Sunday, January 15, 2012

So, What's Your Algorithm?

In trading circles everyone knows about algorithms.  It's how 70% or so of the trading also know as HFT (High Frequency Trading gets done.  Little black boxes collecting, churning, and spitting out information to take advantage of the smallest trading opportunity if you will.  But did you know that those algorithms could be used in our daily lives in or to make better decisions?


Daniel Kahneman world renowned psychologist and Nobel laureate in his new book "Thinking, Fast, and Slow writes ""we are often confident even when we are wrong,"  In this WSJ piece, So, What's Your Algorithm it looks specifically at how algorithms can change your life.

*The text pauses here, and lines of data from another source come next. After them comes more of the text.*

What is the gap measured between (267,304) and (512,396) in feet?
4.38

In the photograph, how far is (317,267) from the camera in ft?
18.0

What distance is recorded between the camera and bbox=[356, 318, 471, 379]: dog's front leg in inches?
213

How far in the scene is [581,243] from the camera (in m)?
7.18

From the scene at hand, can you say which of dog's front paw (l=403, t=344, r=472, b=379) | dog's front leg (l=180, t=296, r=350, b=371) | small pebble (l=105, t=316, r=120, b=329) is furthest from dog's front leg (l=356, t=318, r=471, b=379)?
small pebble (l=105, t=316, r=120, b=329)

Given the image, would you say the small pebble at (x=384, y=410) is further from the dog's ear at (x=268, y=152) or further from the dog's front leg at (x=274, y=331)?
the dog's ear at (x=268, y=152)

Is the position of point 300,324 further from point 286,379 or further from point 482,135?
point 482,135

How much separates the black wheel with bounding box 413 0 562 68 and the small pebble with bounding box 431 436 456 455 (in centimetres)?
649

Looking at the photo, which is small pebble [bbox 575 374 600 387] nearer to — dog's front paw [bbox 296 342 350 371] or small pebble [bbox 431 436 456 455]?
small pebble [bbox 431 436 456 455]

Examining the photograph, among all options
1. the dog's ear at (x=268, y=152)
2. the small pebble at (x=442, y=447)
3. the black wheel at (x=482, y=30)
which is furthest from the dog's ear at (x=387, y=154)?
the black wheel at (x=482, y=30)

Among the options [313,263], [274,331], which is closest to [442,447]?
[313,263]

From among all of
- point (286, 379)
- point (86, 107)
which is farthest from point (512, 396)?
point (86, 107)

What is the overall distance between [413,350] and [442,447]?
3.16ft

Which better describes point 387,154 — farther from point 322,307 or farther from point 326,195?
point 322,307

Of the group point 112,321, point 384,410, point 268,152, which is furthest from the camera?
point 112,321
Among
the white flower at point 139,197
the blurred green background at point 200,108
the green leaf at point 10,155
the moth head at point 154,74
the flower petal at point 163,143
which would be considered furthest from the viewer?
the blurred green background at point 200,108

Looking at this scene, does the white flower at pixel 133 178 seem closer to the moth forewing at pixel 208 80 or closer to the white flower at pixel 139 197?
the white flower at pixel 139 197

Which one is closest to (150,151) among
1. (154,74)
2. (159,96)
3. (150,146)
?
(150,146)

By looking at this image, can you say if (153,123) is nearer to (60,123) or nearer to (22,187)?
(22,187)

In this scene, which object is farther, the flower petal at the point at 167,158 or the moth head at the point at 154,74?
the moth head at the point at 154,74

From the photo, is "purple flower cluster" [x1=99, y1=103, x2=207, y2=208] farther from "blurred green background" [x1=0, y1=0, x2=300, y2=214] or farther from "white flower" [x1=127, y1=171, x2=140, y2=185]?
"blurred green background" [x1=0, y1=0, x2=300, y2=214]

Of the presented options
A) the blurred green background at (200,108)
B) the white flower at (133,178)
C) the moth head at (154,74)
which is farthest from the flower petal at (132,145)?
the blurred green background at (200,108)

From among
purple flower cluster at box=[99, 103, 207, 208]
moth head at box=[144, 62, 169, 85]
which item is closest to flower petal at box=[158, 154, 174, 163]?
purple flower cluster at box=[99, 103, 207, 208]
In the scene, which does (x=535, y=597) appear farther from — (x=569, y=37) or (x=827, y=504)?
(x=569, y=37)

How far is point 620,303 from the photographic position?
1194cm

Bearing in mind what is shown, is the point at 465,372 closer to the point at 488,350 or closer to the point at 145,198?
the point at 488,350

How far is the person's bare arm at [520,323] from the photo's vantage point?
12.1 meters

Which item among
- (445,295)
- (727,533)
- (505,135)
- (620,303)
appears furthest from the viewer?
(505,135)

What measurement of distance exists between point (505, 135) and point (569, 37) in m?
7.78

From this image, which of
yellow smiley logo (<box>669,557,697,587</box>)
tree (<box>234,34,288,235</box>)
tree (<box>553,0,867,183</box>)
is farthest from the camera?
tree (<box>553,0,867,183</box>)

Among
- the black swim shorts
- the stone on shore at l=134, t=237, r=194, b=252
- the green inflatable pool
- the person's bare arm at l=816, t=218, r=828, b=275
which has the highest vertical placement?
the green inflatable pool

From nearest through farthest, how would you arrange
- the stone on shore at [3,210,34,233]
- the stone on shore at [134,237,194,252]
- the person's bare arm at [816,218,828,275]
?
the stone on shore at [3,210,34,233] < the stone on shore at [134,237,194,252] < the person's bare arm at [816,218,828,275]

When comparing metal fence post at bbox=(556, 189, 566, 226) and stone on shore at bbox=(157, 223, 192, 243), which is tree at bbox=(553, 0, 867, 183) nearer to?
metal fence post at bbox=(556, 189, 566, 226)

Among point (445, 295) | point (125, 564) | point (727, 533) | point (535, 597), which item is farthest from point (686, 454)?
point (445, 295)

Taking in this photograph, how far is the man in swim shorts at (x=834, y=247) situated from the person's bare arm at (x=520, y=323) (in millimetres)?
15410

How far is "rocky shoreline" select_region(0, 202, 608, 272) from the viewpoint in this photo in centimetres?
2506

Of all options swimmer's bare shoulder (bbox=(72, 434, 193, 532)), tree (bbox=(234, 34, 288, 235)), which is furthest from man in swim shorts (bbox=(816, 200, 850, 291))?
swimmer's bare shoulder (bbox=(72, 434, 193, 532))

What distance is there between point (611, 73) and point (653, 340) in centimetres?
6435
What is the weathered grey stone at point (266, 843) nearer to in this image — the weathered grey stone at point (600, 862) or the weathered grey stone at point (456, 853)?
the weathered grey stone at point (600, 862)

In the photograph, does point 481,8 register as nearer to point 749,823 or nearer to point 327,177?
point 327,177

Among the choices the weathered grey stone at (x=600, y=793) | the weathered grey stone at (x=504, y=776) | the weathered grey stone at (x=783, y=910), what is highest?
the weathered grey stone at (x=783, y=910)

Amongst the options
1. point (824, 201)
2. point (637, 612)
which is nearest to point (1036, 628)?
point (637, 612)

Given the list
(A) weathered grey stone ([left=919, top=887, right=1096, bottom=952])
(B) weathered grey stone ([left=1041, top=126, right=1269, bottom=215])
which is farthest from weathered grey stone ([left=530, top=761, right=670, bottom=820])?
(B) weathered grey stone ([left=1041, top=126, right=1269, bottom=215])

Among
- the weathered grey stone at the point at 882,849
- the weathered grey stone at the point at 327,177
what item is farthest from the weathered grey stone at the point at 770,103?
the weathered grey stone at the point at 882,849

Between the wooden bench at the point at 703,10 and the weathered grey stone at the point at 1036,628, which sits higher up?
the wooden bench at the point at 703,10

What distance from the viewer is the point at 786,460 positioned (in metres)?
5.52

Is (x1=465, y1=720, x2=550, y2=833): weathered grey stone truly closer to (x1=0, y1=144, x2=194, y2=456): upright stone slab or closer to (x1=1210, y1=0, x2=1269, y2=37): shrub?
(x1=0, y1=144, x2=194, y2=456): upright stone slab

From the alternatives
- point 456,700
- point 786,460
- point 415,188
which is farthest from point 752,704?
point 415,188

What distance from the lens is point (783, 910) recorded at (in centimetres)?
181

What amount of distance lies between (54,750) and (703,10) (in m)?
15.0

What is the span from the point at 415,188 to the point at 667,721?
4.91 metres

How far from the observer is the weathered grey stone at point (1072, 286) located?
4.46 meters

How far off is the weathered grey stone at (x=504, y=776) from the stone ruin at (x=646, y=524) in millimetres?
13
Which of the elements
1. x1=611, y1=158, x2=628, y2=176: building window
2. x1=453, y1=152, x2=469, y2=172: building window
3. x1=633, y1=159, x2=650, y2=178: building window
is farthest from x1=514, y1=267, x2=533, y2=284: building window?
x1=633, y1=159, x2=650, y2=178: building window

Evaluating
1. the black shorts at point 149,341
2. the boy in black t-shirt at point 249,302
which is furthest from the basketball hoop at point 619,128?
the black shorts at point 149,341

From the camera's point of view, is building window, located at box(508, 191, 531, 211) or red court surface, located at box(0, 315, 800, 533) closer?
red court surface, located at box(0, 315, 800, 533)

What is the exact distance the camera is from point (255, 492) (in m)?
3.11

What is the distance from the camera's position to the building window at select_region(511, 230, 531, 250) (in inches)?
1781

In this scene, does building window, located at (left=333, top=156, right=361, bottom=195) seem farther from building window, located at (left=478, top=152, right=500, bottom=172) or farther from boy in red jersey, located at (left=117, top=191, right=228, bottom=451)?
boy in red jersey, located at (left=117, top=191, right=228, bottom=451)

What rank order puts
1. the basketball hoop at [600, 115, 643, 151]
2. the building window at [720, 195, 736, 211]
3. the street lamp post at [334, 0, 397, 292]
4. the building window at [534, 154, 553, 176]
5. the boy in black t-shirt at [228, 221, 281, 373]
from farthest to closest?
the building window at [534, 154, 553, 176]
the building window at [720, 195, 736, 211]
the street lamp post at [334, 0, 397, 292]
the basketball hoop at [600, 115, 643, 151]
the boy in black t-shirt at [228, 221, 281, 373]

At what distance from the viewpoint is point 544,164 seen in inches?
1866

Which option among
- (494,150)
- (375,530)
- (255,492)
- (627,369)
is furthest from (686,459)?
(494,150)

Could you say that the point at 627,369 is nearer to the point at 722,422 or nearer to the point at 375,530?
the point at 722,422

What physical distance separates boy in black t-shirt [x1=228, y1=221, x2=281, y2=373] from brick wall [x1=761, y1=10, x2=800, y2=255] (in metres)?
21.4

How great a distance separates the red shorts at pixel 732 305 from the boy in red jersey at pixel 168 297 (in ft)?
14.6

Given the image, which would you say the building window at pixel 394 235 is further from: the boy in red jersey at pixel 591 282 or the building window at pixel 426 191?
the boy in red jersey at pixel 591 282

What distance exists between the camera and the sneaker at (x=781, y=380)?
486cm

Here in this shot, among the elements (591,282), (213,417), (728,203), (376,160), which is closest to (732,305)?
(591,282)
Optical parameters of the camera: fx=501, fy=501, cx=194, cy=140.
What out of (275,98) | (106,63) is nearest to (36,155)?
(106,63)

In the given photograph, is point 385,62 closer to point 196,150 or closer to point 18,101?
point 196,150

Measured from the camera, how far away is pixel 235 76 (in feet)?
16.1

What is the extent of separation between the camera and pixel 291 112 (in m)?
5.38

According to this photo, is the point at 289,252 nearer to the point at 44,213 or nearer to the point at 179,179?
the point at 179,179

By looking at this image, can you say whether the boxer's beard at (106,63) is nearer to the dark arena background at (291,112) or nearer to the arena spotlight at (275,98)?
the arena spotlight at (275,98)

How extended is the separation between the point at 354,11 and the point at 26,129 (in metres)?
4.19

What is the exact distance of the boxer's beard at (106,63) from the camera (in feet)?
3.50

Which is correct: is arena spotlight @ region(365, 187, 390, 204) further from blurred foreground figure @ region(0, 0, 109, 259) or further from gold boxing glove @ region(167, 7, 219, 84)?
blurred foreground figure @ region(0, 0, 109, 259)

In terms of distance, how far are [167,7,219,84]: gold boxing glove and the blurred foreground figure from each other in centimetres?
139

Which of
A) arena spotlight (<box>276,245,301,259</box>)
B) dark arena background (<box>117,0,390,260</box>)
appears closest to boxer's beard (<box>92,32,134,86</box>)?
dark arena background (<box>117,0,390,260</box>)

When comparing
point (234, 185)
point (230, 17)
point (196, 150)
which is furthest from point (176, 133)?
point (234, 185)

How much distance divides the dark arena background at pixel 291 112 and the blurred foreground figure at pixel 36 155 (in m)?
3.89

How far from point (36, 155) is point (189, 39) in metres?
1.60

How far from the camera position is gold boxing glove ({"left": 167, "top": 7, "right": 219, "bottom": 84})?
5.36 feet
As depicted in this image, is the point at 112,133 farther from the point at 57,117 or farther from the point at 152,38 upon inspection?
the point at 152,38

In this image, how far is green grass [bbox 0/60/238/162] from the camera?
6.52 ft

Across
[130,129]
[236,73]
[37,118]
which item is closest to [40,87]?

I took away the following points;



  • These systems can now chew through billions of bits of data, analyze them via self-learning algorithms, and package the insights for immediate use. Neither we nor the computers are perfect, but in tandem, we might neutralize our biased, intuitive failings when we price a car, prescribe a medicine, or deploy a sales force. This is playing "Moneyball" at life.
  • You probably hate the idea that human judgment can be improved or even replaced by machines, but you probably hate hurricanes and earthquakes too. The rise of machines is just as inevitable and just as indifferent to your hatred.
  • "There is a whole class of things that couldn't be done five years ago," says Opera CEO Arnab Gupta, who just landed an $84 million venture investment from investors including Accel-KKR and Silver Lake Sumeru. His company is now valued at around $500 million. "A few years ago it might take a month to run a project involving 30 billion separate calculations. Today it can be done in two to three hours."
  • A warning awaits, of course. As Mr. Rajaram explains, analytics will eventually become the norm, which will push adaptation and business cycles even faster than they are today. "As computers become better and better, our lives are becoming more and more complex. They create new problems as much as they solve old ones."
THEGAME

I actually read the book Moneyball by Michael Lewis and just watched the movie last evening.  Imagine being able to run your life the same way Billy Beane picks ball players?